*** Opening of Records supplied ***

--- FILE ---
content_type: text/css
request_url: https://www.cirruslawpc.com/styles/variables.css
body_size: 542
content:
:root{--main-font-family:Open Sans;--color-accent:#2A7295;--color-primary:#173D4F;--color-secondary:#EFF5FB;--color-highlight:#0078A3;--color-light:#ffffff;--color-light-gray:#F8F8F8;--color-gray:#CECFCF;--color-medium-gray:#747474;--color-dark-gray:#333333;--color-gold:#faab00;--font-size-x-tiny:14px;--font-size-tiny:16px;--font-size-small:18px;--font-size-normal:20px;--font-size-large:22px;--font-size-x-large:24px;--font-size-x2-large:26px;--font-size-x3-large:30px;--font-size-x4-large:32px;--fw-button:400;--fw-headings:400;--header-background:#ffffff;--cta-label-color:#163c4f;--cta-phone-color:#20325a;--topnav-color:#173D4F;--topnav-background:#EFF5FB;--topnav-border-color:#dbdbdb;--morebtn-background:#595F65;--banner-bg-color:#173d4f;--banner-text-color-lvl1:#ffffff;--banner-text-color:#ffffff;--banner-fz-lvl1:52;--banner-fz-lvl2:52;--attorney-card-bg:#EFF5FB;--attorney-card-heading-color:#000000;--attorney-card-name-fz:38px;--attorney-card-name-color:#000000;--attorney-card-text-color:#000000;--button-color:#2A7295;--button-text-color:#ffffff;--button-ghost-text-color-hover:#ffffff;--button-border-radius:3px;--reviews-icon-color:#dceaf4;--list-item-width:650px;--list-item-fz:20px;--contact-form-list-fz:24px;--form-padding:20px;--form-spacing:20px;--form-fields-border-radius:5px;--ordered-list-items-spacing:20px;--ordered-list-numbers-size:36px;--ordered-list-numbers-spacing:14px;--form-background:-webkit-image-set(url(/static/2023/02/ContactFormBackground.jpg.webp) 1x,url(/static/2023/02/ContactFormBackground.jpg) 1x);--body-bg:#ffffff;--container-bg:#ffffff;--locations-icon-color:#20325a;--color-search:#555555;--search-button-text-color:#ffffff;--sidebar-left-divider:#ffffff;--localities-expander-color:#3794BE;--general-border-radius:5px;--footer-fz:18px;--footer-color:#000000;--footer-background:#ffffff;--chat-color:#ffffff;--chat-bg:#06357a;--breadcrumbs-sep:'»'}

*** Close of Records supplied ***

Set down the entire listing once more, keeping every line exactly as it reads.

--- FILE ---
content_type: text/css
request_url: https://www.cirruslawpc.com/styles/variables.css
body_size: 542
content:
:root{--main-font-family:Open Sans;--color-accent:#2A7295;--color-primary:#173D4F;--color-secondary:#EFF5FB;--color-highlight:#0078A3;--color-light:#ffffff;--color-light-gray:#F8F8F8;--color-gray:#CECFCF;--color-medium-gray:#747474;--color-dark-gray:#333333;--color-gold:#faab00;--font-size-x-tiny:14px;--font-size-tiny:16px;--font-size-small:18px;--font-size-normal:20px;--font-size-large:22px;--font-size-x-large:24px;--font-size-x2-large:26px;--font-size-x3-large:30px;--font-size-x4-large:32px;--fw-button:400;--fw-headings:400;--header-background:#ffffff;--cta-label-color:#163c4f;--cta-phone-color:#20325a;--topnav-color:#173D4F;--topnav-background:#EFF5FB;--topnav-border-color:#dbdbdb;--morebtn-background:#595F65;--banner-bg-color:#173d4f;--banner-text-color-lvl1:#ffffff;--banner-text-color:#ffffff;--banner-fz-lvl1:52;--banner-fz-lvl2:52;--attorney-card-bg:#EFF5FB;--attorney-card-heading-color:#000000;--attorney-card-name-fz:38px;--attorney-card-name-color:#000000;--attorney-card-text-color:#000000;--button-color:#2A7295;--button-text-color:#ffffff;--button-ghost-text-color-hover:#ffffff;--button-border-radius:3px;--reviews-icon-color:#dceaf4;--list-item-width:650px;--list-item-fz:20px;--contact-form-list-fz:24px;--form-padding:20px;--form-spacing:20px;--form-fields-border-radius:5px;--ordered-list-items-spacing:20px;--ordered-list-numbers-size:36px;--ordered-list-numbers-spacing:14px;--form-background:-webkit-image-set(url(/static/2023/02/ContactFormBackground.jpg.webp) 1x,url(/static/2023/02/ContactFormBackground.jpg) 1x);--body-bg:#ffffff;--container-bg:#ffffff;--locations-icon-color:#20325a;--color-search:#555555;--search-button-text-color:#ffffff;--sidebar-left-divider:#ffffff;--localities-expander-color:#3794BE;--general-border-radius:5px;--footer-fz:18px;--footer-color:#000000;--footer-background:#ffffff;--chat-color:#ffffff;--chat-bg:#06357a;--breadcrumbs-sep:'»'}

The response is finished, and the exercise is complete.